I consider this as a huge fail on palm side. They announced the Pre 5 months ago. And even after 5 months they are launching with just 200k(acc to some reports. It might be wrong though).
What is the downside of being somewhat short on units on opening day? Versus paying to hold a huge inventory for an extended period of time in the current economy? Sure there will be a few "I have to buy a phone in the next several days or so or I'll explode" folks, but that's no where going to be the majority.
Rather dubious strategy of trying to sell all going to sell in the first 4-5 days. A better strategy is to get very good units in the hands of folks and let the demand build. They will be competing with the iPhone for a long amount of time if successful. If the Pre stops the "bleed" at Spring it will be a winner over the short term. Then they can incrementally move to a more competitive state after that.

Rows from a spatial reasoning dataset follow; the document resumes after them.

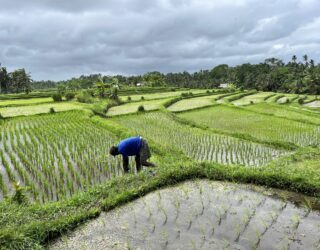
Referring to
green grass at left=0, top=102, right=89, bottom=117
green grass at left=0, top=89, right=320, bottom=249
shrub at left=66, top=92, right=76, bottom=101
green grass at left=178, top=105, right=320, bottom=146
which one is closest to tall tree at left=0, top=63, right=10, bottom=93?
shrub at left=66, top=92, right=76, bottom=101

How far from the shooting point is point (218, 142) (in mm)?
12461

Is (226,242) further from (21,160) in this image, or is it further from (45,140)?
(45,140)

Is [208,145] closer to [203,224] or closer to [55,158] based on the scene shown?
[55,158]

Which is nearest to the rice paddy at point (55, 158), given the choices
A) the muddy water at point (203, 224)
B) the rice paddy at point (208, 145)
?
the muddy water at point (203, 224)

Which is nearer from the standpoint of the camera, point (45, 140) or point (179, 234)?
point (179, 234)

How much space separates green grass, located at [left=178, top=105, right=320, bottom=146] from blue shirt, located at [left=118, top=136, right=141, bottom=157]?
7.00m

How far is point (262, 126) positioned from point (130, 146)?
11.3 m

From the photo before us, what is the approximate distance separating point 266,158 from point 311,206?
4.68m

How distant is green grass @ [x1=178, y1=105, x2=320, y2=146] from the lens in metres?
13.6

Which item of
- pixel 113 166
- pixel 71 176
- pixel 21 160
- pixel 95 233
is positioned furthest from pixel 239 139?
pixel 95 233

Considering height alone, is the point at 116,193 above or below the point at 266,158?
above

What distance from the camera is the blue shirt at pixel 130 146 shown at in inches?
278

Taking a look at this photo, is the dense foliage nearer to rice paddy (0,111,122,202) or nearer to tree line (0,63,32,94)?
tree line (0,63,32,94)

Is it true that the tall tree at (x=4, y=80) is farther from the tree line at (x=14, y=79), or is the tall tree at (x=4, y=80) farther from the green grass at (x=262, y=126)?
the green grass at (x=262, y=126)
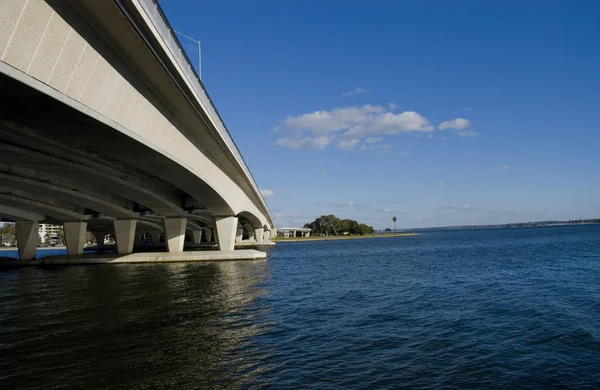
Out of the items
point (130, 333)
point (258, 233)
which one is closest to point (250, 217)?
point (258, 233)

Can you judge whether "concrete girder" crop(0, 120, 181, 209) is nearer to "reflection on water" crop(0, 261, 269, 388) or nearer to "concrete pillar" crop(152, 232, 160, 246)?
"reflection on water" crop(0, 261, 269, 388)


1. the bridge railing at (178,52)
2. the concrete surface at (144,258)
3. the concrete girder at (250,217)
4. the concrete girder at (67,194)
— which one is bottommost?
the concrete surface at (144,258)

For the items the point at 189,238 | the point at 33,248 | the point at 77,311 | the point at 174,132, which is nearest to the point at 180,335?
the point at 77,311

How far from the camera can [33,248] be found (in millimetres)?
53406

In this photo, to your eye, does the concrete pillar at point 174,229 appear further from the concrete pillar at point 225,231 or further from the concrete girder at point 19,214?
the concrete girder at point 19,214

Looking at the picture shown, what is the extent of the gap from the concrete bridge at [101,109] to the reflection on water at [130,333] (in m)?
7.68

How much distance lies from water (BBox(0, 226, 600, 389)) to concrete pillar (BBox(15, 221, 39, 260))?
1096 inches

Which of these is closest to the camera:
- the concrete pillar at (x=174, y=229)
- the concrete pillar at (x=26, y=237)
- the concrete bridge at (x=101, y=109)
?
the concrete bridge at (x=101, y=109)

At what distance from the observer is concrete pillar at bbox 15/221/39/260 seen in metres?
52.5

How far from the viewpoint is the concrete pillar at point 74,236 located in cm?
5300

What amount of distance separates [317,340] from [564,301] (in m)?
13.7

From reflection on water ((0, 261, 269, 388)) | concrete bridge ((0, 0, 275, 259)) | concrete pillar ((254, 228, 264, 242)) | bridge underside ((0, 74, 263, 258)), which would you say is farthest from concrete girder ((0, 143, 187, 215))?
concrete pillar ((254, 228, 264, 242))

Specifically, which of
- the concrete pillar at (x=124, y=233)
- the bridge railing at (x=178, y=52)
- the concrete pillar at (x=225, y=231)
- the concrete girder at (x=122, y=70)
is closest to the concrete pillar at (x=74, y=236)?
the concrete pillar at (x=124, y=233)

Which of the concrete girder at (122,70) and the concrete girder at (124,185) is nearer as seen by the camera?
the concrete girder at (122,70)
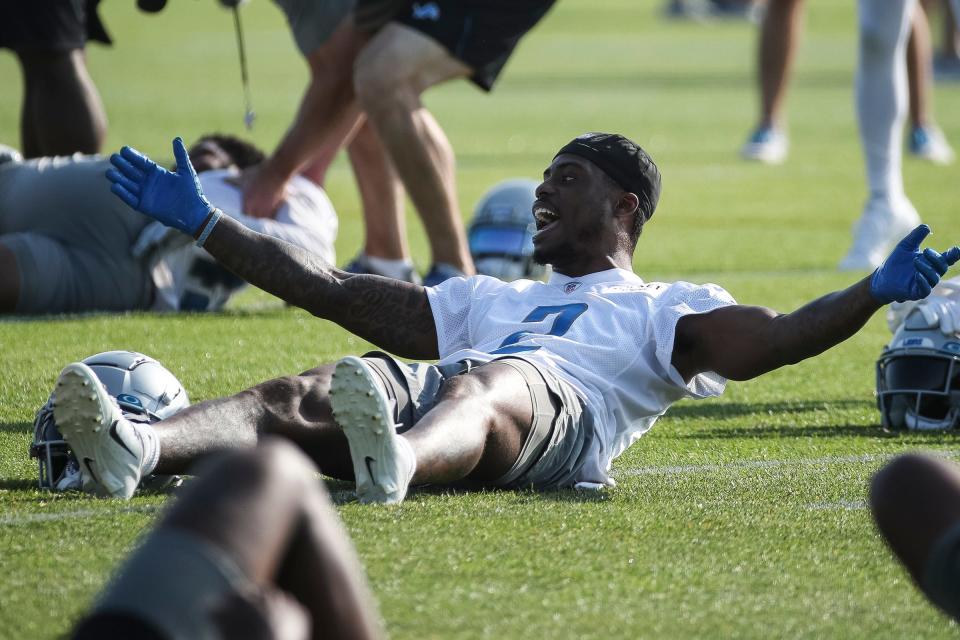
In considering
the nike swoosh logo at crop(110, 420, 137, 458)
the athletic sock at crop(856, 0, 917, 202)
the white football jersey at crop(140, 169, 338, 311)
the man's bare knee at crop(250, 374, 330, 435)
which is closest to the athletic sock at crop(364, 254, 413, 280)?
the white football jersey at crop(140, 169, 338, 311)

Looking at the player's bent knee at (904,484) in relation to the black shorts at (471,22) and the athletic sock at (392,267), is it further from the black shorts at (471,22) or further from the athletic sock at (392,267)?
the athletic sock at (392,267)

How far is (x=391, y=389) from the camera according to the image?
418 centimetres

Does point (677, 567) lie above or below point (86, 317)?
above

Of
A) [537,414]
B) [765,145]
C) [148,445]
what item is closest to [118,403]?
[148,445]

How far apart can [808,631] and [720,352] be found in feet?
4.51

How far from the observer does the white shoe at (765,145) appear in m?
13.2

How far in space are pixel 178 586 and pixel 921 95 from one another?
11.5 m

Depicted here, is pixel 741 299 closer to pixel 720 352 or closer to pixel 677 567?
pixel 720 352

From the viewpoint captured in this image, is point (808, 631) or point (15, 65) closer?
point (808, 631)

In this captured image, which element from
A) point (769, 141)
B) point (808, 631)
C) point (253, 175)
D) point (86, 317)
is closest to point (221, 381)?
point (86, 317)

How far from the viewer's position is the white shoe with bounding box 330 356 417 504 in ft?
11.8

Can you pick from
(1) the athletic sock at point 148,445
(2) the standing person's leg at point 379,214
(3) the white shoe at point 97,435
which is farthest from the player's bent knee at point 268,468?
(2) the standing person's leg at point 379,214

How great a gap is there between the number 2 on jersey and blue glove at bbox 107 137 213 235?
0.90 metres

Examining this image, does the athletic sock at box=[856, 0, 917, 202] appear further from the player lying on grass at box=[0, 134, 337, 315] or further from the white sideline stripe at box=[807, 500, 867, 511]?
the white sideline stripe at box=[807, 500, 867, 511]
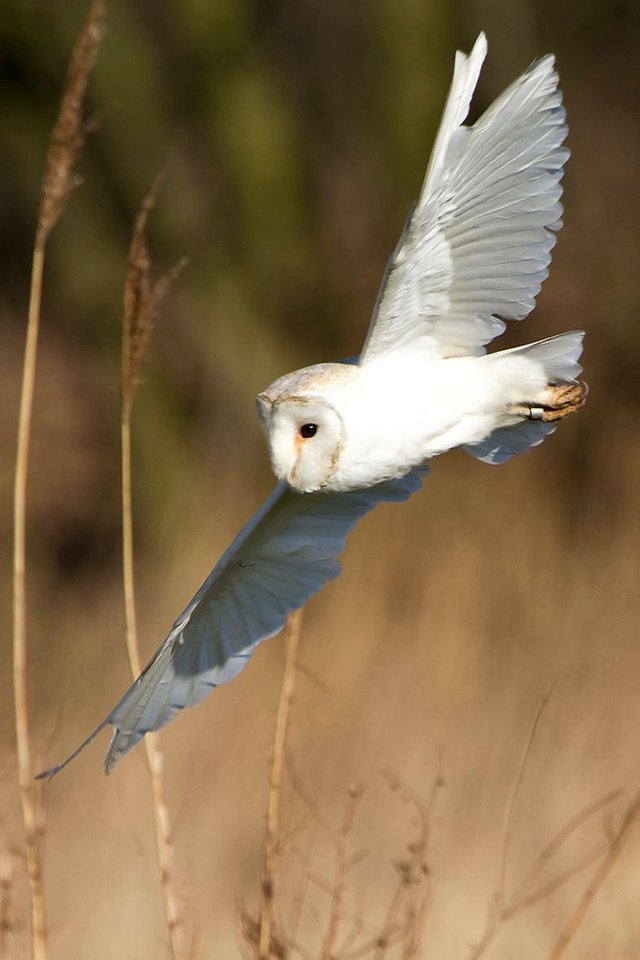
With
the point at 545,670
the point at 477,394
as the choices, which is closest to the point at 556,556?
the point at 545,670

Besides a scarcity generates hype in and of itself. Folks selling phones on eBay to make a fast buck ( like XBox, PS2 , etc. ). If you have to go down to a Sprint/BestBuy/RadioShack to play with one .... foot traffic through the store.. retailers hate that.
There is an upside to building up on a base of satisfied users versus some hot "fad". Palm doesn't need a 'what's hot' product they need a solid winner that can compete on merits. Fads dry up. Apple can leverage fads better because there is a cult following that drinks kool-aid like Jim Jones rally that follows them. [ Not that all the customers are looney but there is a lunatic fringe out there with Apple. ]
Finally if Sprint has been selling 100K smartphones in that price class the last 6-7 months then 200K would represent a 100% INCREASE in phones sold.
The Pre is going to sell in one country on the 3rd largest network (in terms of subscribers). Of course the numbers aren't going to be the same as iPhone numbers on opening day. To stockpile the same set of phones are iPhones would be silly. You have to normalize the markets being sold into.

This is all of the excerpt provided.